No one need fear that the court will enjoin state aid to schools entirely and effectively power down the system. What a relief.
No one need fear that the court will enjoin state aid to schools entirely and effectively power down the system. What a relief. The Wichita Eagle

School administrators, parents and legislators could exhale late Tuesday afternoon, as the Kansas Supreme Court expressed satisfaction with the funding equity law approved by the Legislature last week and signed by the governor Monday.

Expectations were high that the fix that had passed with large, bipartisan majorities would be enough to remove the threat of a court-ordered shutdown of schools as the 2017 fiscal year begins Friday.

As Gov. Sam Brownback had noted in a Monday statement: “The effort to bring together legislators, educators and attorneys resulted in a bill supported by all parties and a stipulation by plaintiff’s attorney that House Bill 2001 satisfies the equity portion of this litigation.”

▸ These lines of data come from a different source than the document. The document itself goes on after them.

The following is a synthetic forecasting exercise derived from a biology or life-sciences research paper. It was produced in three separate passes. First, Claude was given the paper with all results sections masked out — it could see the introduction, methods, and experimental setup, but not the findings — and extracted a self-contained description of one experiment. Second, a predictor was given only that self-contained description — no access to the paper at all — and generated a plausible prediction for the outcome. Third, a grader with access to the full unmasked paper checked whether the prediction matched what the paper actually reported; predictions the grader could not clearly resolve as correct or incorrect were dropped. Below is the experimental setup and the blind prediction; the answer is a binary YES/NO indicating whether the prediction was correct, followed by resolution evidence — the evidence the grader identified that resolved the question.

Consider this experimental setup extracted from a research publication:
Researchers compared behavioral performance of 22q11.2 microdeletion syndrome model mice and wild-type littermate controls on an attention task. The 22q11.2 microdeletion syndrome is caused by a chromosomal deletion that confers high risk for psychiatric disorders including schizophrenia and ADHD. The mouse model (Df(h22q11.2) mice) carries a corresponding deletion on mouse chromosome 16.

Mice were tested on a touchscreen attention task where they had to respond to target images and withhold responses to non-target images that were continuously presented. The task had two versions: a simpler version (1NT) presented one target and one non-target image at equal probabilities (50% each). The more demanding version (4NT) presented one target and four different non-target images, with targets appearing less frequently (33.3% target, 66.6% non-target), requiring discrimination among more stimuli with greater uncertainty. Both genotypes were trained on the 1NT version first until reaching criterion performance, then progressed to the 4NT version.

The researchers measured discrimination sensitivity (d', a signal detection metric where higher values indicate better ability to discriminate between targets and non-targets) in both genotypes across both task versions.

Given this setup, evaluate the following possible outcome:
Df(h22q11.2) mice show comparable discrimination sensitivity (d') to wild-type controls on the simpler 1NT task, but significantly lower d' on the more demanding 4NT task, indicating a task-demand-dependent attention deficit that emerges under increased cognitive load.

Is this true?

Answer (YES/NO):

But the justices’ ruling Tuesday made it official: The solution crafted by a broad coalition of lawmakers – and with the essential input from superintendents, school boards and Education Commissioner Randy Watson – was sufficient to cure what the court had identified in February as inequities in how state aid was distributed among poor and wealthy districts under the two-year block grants.

It shouldn’t have taken two tries and a two-day special session, which Brownback called after the court ruled May 27 that earlier legislation actually exacerbated funding inequities. Lawmakers knew in February that it could take at least $38 million more, distributed according to the formula previously approved as constitutional by the court.

Still, not even some weekend squabbling over who should get credit for the resolution could diminish the achievement. Instead of heeding calls to defy the court, and with only a failed attempt by one chamber to pass a court-punishing constitutional amendment, the Legislature fulfilled its duty to schoolchildren and the state constitution.

“We did something pretty rare,” Rep. Steve Anthimides, R-Wichita, told The Eagle. “We compromised.”

As a result, Wichita’s USD 259 will see $10.3 million in additional state aid, more than half of which will take the form of a property tax reduction.

And no one need fear that the court will enjoin state aid to schools entirely and effectively power down the system.

What a relief.

What a demonstration of how cool heads and good will can avert a constitutional crisis.

And what a useful model for how to handle the education challenges ahead, including the 2017 Legislature’s epic task of writing a new school-finance formula and a likely Supreme Court ruling that total funding is constitutionally inadequate.